A run of records:
==*==

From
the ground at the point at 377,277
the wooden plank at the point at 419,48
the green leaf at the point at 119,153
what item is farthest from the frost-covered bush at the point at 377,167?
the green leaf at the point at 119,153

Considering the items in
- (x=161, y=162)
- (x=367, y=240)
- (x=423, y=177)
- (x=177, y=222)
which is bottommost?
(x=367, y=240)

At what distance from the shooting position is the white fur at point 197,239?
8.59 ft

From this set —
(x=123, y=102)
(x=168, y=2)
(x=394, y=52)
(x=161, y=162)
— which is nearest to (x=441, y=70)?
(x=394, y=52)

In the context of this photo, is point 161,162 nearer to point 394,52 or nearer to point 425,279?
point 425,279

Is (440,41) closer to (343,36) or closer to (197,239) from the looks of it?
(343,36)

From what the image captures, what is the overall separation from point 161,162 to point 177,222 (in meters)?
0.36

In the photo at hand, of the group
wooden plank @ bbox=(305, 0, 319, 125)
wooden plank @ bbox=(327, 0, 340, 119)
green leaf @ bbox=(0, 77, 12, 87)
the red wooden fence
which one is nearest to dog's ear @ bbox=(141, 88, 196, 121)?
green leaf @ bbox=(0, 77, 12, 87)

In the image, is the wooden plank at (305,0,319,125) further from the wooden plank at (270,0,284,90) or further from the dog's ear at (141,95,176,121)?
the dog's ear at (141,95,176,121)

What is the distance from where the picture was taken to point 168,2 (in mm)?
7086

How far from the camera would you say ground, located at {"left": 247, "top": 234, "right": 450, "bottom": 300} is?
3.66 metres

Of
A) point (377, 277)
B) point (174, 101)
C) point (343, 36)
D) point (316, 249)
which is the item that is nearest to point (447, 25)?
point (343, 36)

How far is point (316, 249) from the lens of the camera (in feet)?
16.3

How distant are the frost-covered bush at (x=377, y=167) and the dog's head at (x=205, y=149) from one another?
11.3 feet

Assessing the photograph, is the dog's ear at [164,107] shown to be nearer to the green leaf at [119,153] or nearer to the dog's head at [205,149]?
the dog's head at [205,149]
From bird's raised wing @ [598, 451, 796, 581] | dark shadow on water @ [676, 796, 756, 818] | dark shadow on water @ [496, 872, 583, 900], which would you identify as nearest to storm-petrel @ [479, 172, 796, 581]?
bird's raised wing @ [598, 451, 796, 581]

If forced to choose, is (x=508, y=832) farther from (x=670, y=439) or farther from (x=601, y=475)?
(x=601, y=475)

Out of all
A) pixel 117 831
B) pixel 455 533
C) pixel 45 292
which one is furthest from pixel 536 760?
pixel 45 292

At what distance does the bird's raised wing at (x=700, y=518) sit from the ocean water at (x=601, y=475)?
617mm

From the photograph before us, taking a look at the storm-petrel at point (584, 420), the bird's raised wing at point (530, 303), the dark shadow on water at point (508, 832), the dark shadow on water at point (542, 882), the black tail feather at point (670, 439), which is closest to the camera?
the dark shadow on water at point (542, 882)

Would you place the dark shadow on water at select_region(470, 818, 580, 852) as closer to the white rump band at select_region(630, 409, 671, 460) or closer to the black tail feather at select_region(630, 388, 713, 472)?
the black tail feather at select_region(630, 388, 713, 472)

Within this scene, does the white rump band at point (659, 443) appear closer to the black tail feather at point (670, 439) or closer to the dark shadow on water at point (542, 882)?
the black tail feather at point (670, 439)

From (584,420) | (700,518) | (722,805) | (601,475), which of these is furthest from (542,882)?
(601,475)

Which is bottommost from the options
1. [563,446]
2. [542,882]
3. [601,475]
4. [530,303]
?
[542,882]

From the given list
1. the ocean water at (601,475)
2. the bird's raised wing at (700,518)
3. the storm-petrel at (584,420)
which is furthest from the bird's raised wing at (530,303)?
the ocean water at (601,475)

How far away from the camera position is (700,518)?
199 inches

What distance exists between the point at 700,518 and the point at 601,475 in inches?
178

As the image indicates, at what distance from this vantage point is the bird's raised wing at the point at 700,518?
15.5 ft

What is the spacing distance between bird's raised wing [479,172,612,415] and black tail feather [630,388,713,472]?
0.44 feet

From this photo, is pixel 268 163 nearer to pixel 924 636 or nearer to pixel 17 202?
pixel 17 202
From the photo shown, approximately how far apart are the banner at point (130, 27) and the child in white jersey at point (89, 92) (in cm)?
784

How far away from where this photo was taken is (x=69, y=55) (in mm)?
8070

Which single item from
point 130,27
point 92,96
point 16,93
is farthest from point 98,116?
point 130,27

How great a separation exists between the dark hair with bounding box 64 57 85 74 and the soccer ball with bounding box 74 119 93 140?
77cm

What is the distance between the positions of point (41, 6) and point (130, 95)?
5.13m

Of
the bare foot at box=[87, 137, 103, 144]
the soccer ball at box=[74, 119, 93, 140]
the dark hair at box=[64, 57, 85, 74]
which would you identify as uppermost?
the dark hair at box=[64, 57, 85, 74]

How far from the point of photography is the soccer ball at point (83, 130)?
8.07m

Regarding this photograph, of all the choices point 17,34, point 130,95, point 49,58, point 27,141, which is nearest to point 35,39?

==*==

Request: Repeat every line of the data, exactly and in full.

Answer to the exercise:
From
the ground at the point at 377,277
the wooden plank at the point at 419,48
the green leaf at the point at 119,153
what item is farthest from the frost-covered bush at the point at 377,167?
the green leaf at the point at 119,153

Considering the items in
- (x=161, y=162)
- (x=367, y=240)
- (x=423, y=177)
- (x=177, y=222)
which is bottommost?
(x=367, y=240)

At what distance from the shooting position is the white fur at point 197,239?
8.59 ft

From this set —
(x=123, y=102)
(x=168, y=2)
(x=394, y=52)
(x=161, y=162)
— which is nearest to (x=441, y=70)?
(x=394, y=52)

In the context of this photo, is point 161,162 nearer to point 394,52 or nearer to point 425,279?
point 425,279

Is (440,41) closer to (343,36) or closer to (197,239) from the looks of it?
(343,36)

From what the image captures, what is the overall separation from point 161,162 to point 177,222 (in meters)?
0.36

In the photo at hand, of the group
wooden plank @ bbox=(305, 0, 319, 125)
wooden plank @ bbox=(327, 0, 340, 119)
green leaf @ bbox=(0, 77, 12, 87)
the red wooden fence
which one is nearest to dog's ear @ bbox=(141, 88, 196, 121)?
green leaf @ bbox=(0, 77, 12, 87)

In the image, is the wooden plank at (305,0,319,125) further from the wooden plank at (270,0,284,90) or further from the dog's ear at (141,95,176,121)?
the dog's ear at (141,95,176,121)

What is the distance from where the picture was taken to point 168,2 (in mm)?
7086

How far from the camera would you say ground, located at {"left": 247, "top": 234, "right": 450, "bottom": 300} is?
3.66 metres

Of
A) point (377, 277)
B) point (174, 101)
C) point (343, 36)
D) point (316, 249)
which is the item that is nearest to point (447, 25)?
point (343, 36)

How far is point (316, 249) from the lens of the camera (in feet)?
16.3

How distant are the frost-covered bush at (x=377, y=167) and the dog's head at (x=205, y=149) from one another?
11.3 feet

Assessing the photograph, is the dog's ear at [164,107] shown to be nearer to the green leaf at [119,153] or nearer to the dog's head at [205,149]?
the dog's head at [205,149]
From bird's raised wing @ [598, 451, 796, 581] | dark shadow on water @ [676, 796, 756, 818] | dark shadow on water @ [496, 872, 583, 900], which would you identify as nearest to storm-petrel @ [479, 172, 796, 581]?
bird's raised wing @ [598, 451, 796, 581]

If forced to choose, is (x=508, y=832) farther from (x=670, y=439) or farther from (x=601, y=475)?
(x=601, y=475)

Out of all
A) pixel 117 831
B) pixel 455 533
C) pixel 45 292
which one is furthest from pixel 536 760?
pixel 45 292

At what distance does the bird's raised wing at (x=700, y=518) sit from the ocean water at (x=601, y=475)?
617mm

From the photograph before us, taking a look at the storm-petrel at point (584, 420), the bird's raised wing at point (530, 303), the dark shadow on water at point (508, 832), the dark shadow on water at point (542, 882), the black tail feather at point (670, 439), which is closest to the camera?
the dark shadow on water at point (542, 882)

Would you place the dark shadow on water at select_region(470, 818, 580, 852) as closer to the white rump band at select_region(630, 409, 671, 460) or closer to the black tail feather at select_region(630, 388, 713, 472)?
the black tail feather at select_region(630, 388, 713, 472)

Within this scene, does the white rump band at point (659, 443) appear closer to the black tail feather at point (670, 439) or closer to the dark shadow on water at point (542, 882)?
the black tail feather at point (670, 439)

From (584,420) | (700,518) | (722,805) | (601,475), which of these is furthest from (542,882)?
(601,475)

Which is bottommost from the options
1. [563,446]
2. [542,882]
3. [601,475]
4. [530,303]
?
[542,882]

From the given list
1. the ocean water at (601,475)
2. the bird's raised wing at (700,518)
3. the storm-petrel at (584,420)
which is furthest from the bird's raised wing at (530,303)?
the ocean water at (601,475)

How far away from the camera position is (700,518)?
199 inches

What distance exists between the point at 700,518 and the point at 601,475 in inches?
178

As the image indicates, at what distance from this vantage point is the bird's raised wing at the point at 700,518?
15.5 ft

What is the spacing distance between bird's raised wing [479,172,612,415] and black tail feather [630,388,713,472]?
0.44 feet

From this photo, is pixel 268 163 nearer to pixel 924 636 or nearer to pixel 17 202?
pixel 17 202
From the photo shown, approximately how far apart are the banner at point (130, 27) and the child in white jersey at point (89, 92) (in cm)?
784

How far away from where this photo was taken is (x=69, y=55) (in mm)?
8070

Which single item from
point 130,27
point 92,96
point 16,93
is farthest from point 98,116?
point 130,27

How great a separation exists between the dark hair with bounding box 64 57 85 74 and the soccer ball with bounding box 74 119 93 140?
77cm

What is the distance between the positions of point (41, 6) and point (130, 95)?
5.13m

Of
the bare foot at box=[87, 137, 103, 144]
the soccer ball at box=[74, 119, 93, 140]
the dark hair at box=[64, 57, 85, 74]
which would you identify as uppermost?
the dark hair at box=[64, 57, 85, 74]

How far from the point of photography is the soccer ball at point (83, 130)?
8.07m

Regarding this photograph, of all the choices point 17,34, point 130,95, point 49,58, point 27,141, which is nearest to point 35,39?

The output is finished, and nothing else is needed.